I'd make it a required construction param. Most users that I've seen that want 
to do this though, want to count on updates stopping after the first fail, so 
you can reason about how to handle the situation reasonably, but you can 
actually end up with a few updates beyond that in, so it's not as great as it 
sounds even when you do want that kind of behavior. 

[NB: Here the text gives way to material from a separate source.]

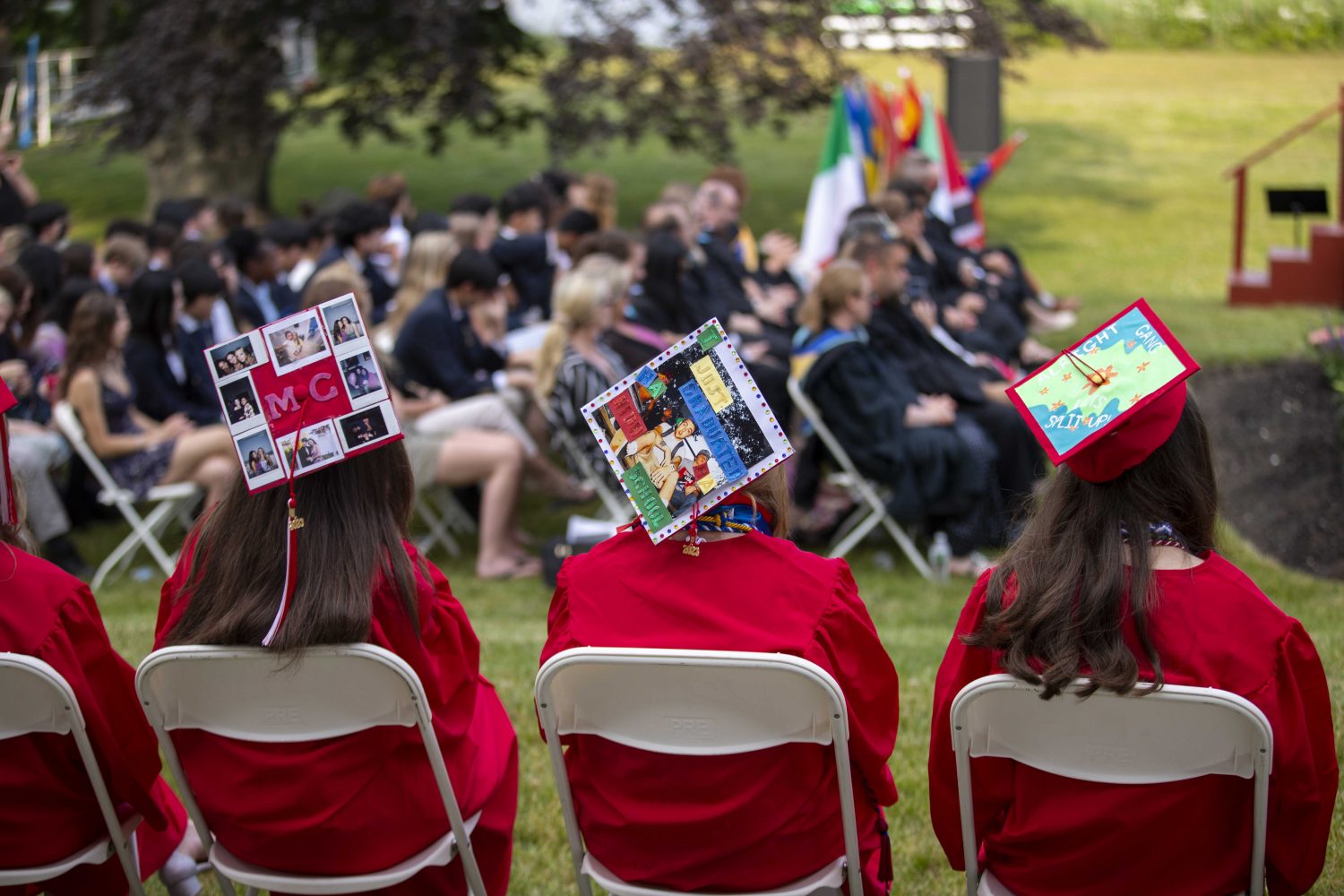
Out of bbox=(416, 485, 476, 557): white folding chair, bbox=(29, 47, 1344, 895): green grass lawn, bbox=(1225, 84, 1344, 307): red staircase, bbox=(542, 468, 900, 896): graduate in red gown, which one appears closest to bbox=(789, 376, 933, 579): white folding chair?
bbox=(29, 47, 1344, 895): green grass lawn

> StreamingUpdateSolrServer swallows exceptions
> ---------------------------------------------
>
>                 Key: SOLR-3284
>                 URL: https://issues.apache.org/jira/browse/SOLR-3284
>             Project: Solr
>          Issue Type: Improvement
>          Components: clients - java
>    Affects Versions: 3.5, 4.0-ALPHA
>            Reporter: Shawn Heisey
>            Assignee: Shawn Heisey
>         Attachments: SOLR-3284.patch
>
>
> StreamingUpdateSolrServer eats exceptions thrown by lower level code, such as 
> HttpClient, when doing adds.  It may happen with other methods, though I know 
> that query and deleteByQuery will throw exceptions.  I believe that this is a 
> result of the queue/Runner design.  That's what makes SUSS perform better, 
> but it means you sacrifice the ability to programmatically determine that 
> there was a problem with your update.  All errors are logged via slf4j, but 
> that's not terribly helpful except with determining what went wrong after the 
> fact.
> When using CommonsHttpSolrServer, I've been able to rely on getting an 
> exception thrown by pretty much any error, letting me use try/catch to detect 
> problems.
> There's probably enough dependent code out there that it would not be a good 
> idea to change the design of SUSS, unless there were alternate constructors 
> or additional methods available to configure new/old behavior.  Fixing this 
> is probably not trivial, so it's probably a better idea to come up with a new 
> server object based on CHSS.  This is outside my current skillset.